Я был там… Внезапно все стало ясно. Крест. Золотой крест, который я украл из церкви. Так вот из-за чего это все. Вот из-за чего погибали невинные люди. Вот из-за чего горели дома.
— Он закопан… на холме. Отпусти ее. Я отдам его тебе.
— Я не собираюсь с тобой торговаться. — Правая щека тафура нервно задергалась. — Отдай мне мое, а не то я зарежу ее, как свинью, и ты будешь следующим.
— Возьми. Я забрал его из церкви. Для меня он всего лишь безделушка. Даже не представляю, чем он так ценен. Так что отпусти ее, и я принесу тебе твой золотой крест. Обещаю.
— Крест? — Губы его затряслись от гнева. Он дернул Эмили за волосы и сплюнул. — Мне не нужен твой дурацкий крест, даже если ты вытащил его из задницы самого святого Петра. Речь не о нем. Мне нужно другое, и ты знаешь что.
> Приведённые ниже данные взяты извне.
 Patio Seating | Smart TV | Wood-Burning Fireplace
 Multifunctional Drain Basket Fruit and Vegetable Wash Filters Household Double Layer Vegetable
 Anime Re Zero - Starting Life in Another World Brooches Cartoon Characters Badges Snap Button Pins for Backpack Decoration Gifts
— Не знаю! — У меня уже раскалывалась голова. В любой момент этот ублюдок мог повернуть клинок и… — У меня ничего больше нет!
— Есть.
Рука с мечом напряглась. Эмили застонала.
— Нет!
Боже, что еще ему может быть нужно? Я смотрел на тафура, это чудовище в облике человека. Черный Крест. Он убил Софи. Он бросил в огонь моего сына. Он отнял у меня все, что я любил, чем дорожил, ради чего жил. Но ему мало, он пришел снова. Чтобы убивать. И так будет продолжаться. И все из-за чего? Из-за некой вещи, которой у меня нет.
— Что бы ты ни искал, разве стоило из-за этого следовать за мной из самой Святой земли? Грабить и без того нищие деревни? Убивать детей? Ты убил мою жену и сына!
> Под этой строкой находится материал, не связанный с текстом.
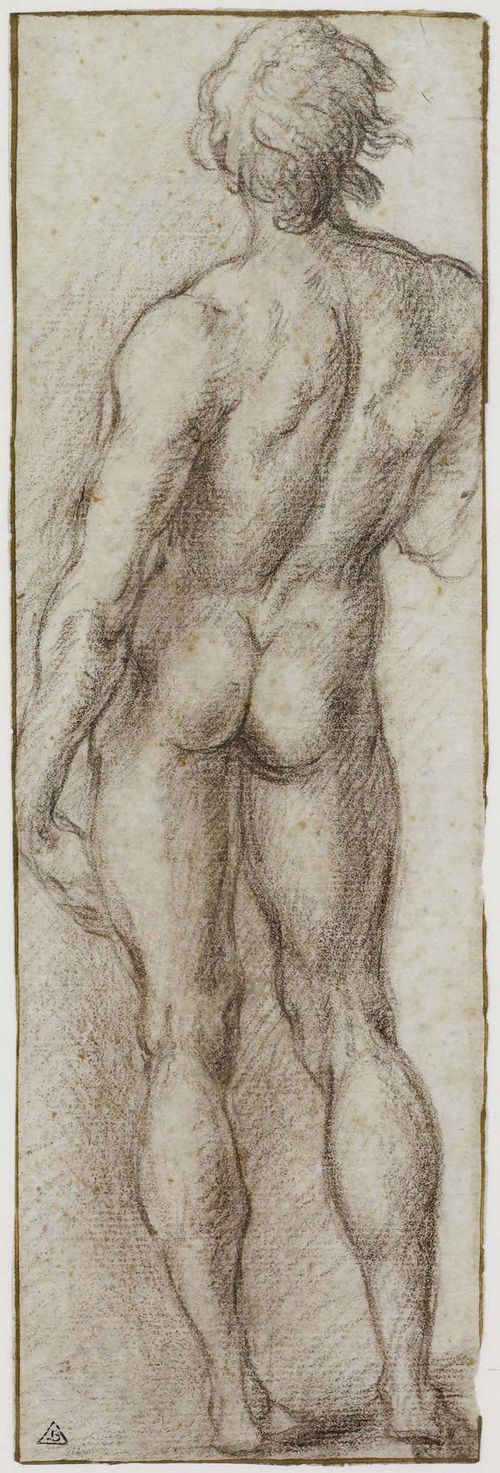 ITALIAN, 16TH CENTURY Standing male nude from the back. Black chalk. 26.3 x 8.4 cm. Framed. Provenance: - Collection of  Marquis de Lagoy (1764-1829), Lugt 1710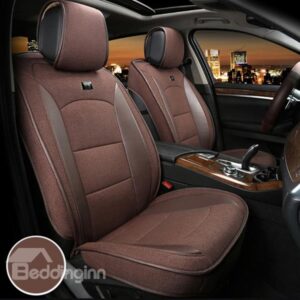 Premium Quality Linen and Leather Material Custom Fit Car Seat Cover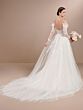 Christina Wu 15870 Scoop Back Cold Shoulder Wedding Gown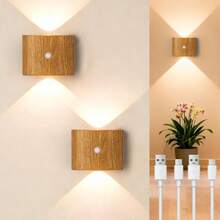 LED Motion Sensor Wall Light, Wireless Wall Lamp Decorative Lighting, Eye-Protection LED Wall Light, Battery Powered Night Light, Suitable For Hallway, Bathroom, Bedroom, Kitchen, Room Decoration, Bedroom Decor, Home Decor, Christmas, Halloween Decoration - Three-color Light Effect - View 2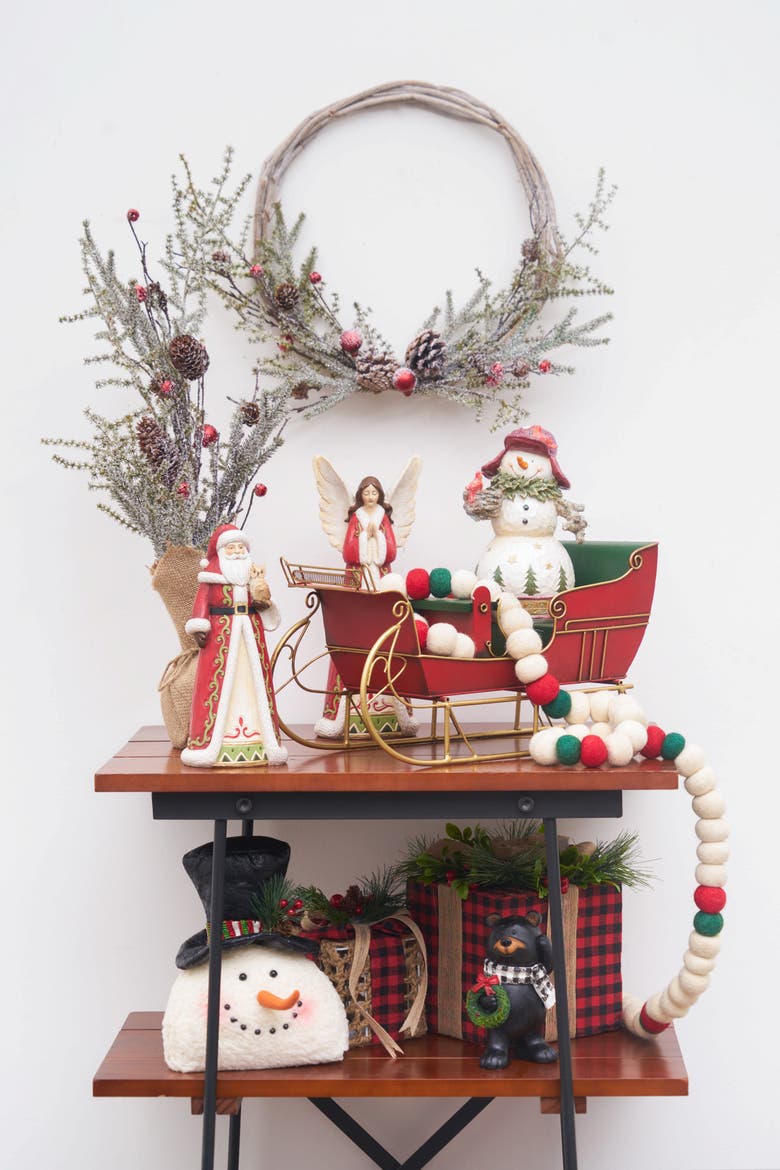 Snowman W/Stripe Hat Decorative Figurine, Alternate, color, White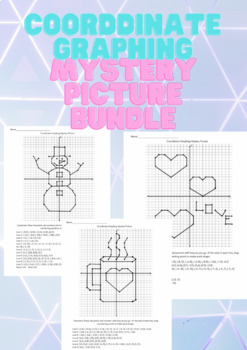 Preview of Coordinate Graphing Mystery Pictures Bundle: Winter Theme; Math, ordered pairs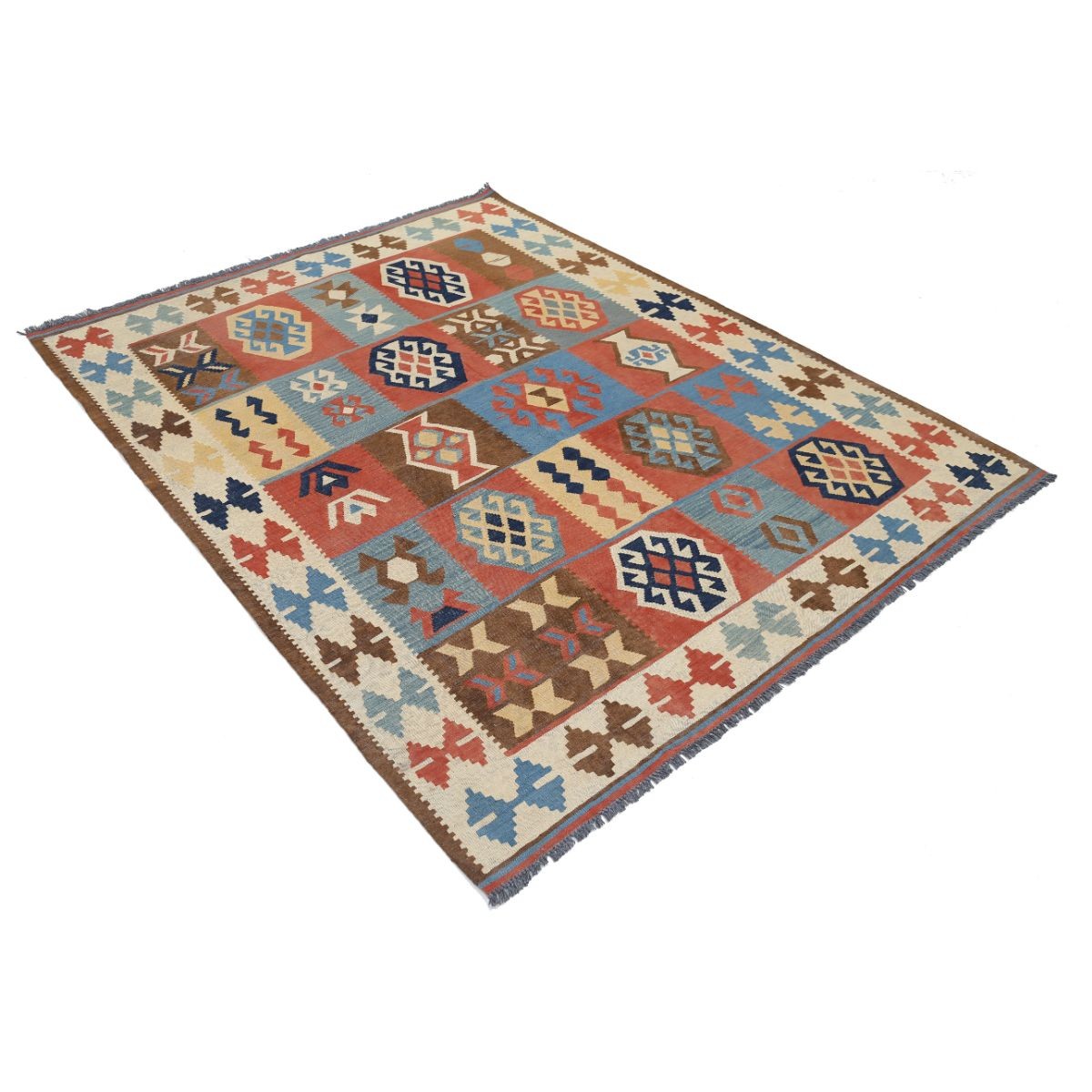 Kafkaas 5x7 Hand Woven Washable Wool Rug - Colorful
— Оно того стоит! — Его глаза вспыхнули. — Те, о ком ты говорил, ничего не значат по сравнению с этим сокровищем. Оно в тысячу раз дороже твоих жены и сына. — Черный Крест уже трясся от ярости. — А теперь, трактирщик, отдай его мне! Или я избавлю мир от еще одной твоей любимой.
— Нет. — Я покачал головой. Странно, но на меня снизошло вдруг необыкновенное спокойствие. — Больше ты ничего у меня не отнимешь.
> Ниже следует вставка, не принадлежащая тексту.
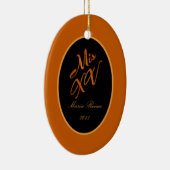 Personalisiertes Mis XV Orange Keramikornament (Rechts)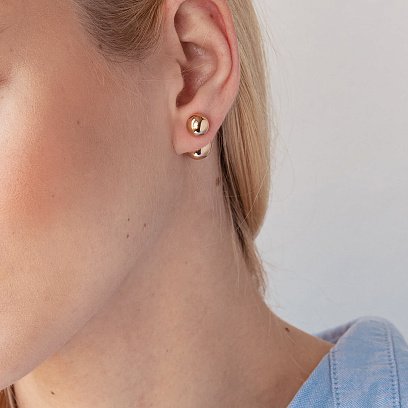 Серьги "Шарики" в красном золоте с02904 №3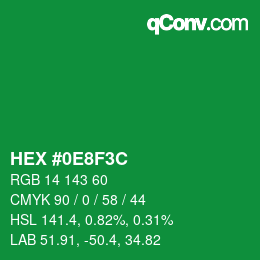 Color code: HEX #0E8F3C | qconv.com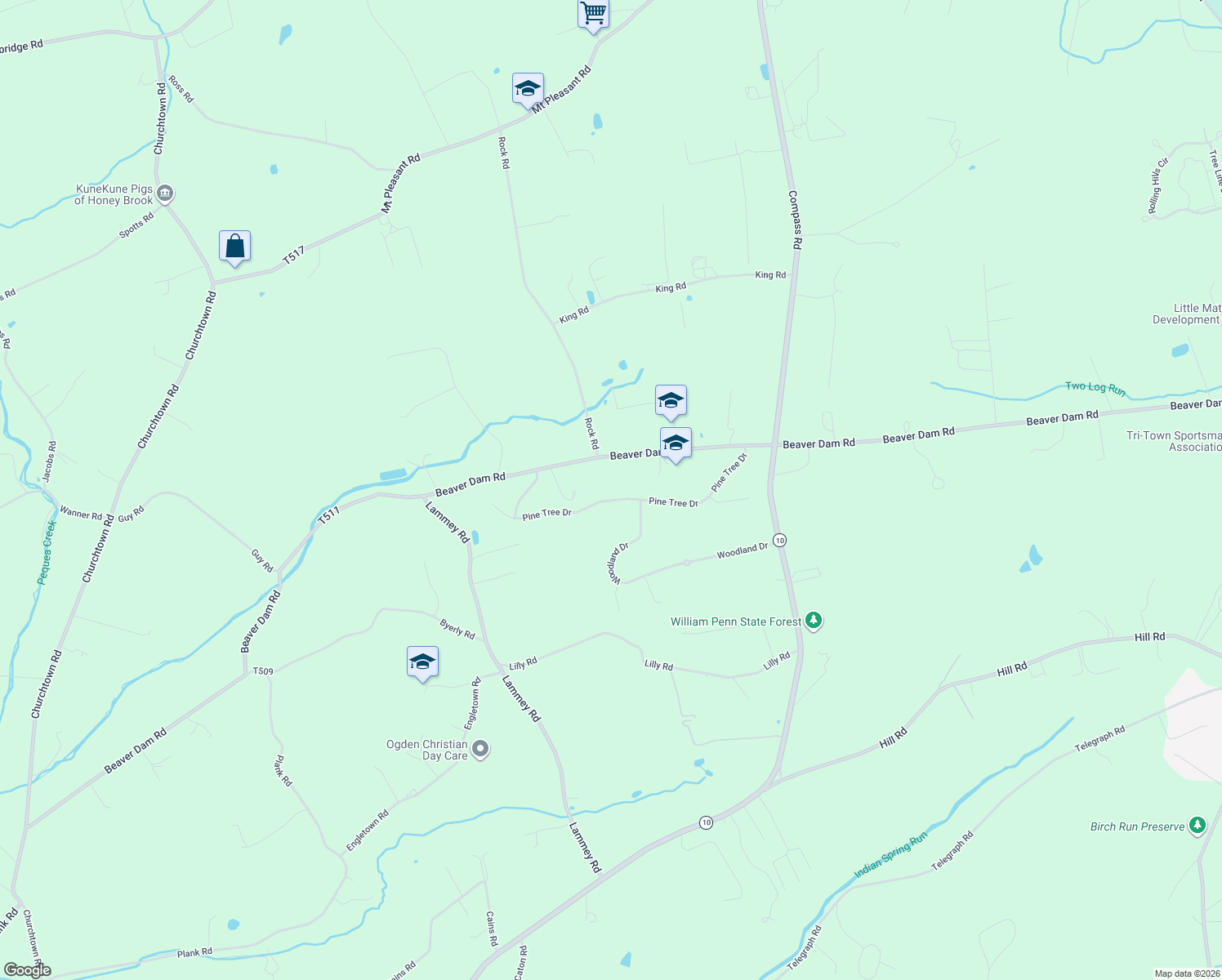 map of restaurants, bars, coffee shops, grocery stores, and more near 115 Pine Tree Dr in Honey Brook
Я посмотрел на Эмили. Она едва заметно кивнула и даже попыталась улыбнуться.
Я знал, что если брошусь на него сейчас, он не посмеет убить ее. Не Эмили была нужна Черному Кресту, а я. Потому что путь к таинственному сокровищу лежал не через нее, а через меня.
Он не мог рисковать тем единственным, на что я бы согласился обменять свой трофей из крестового похода. Я сжал посох, свое последнее оружие. Посох против меча. Но у меня было кое-что еще.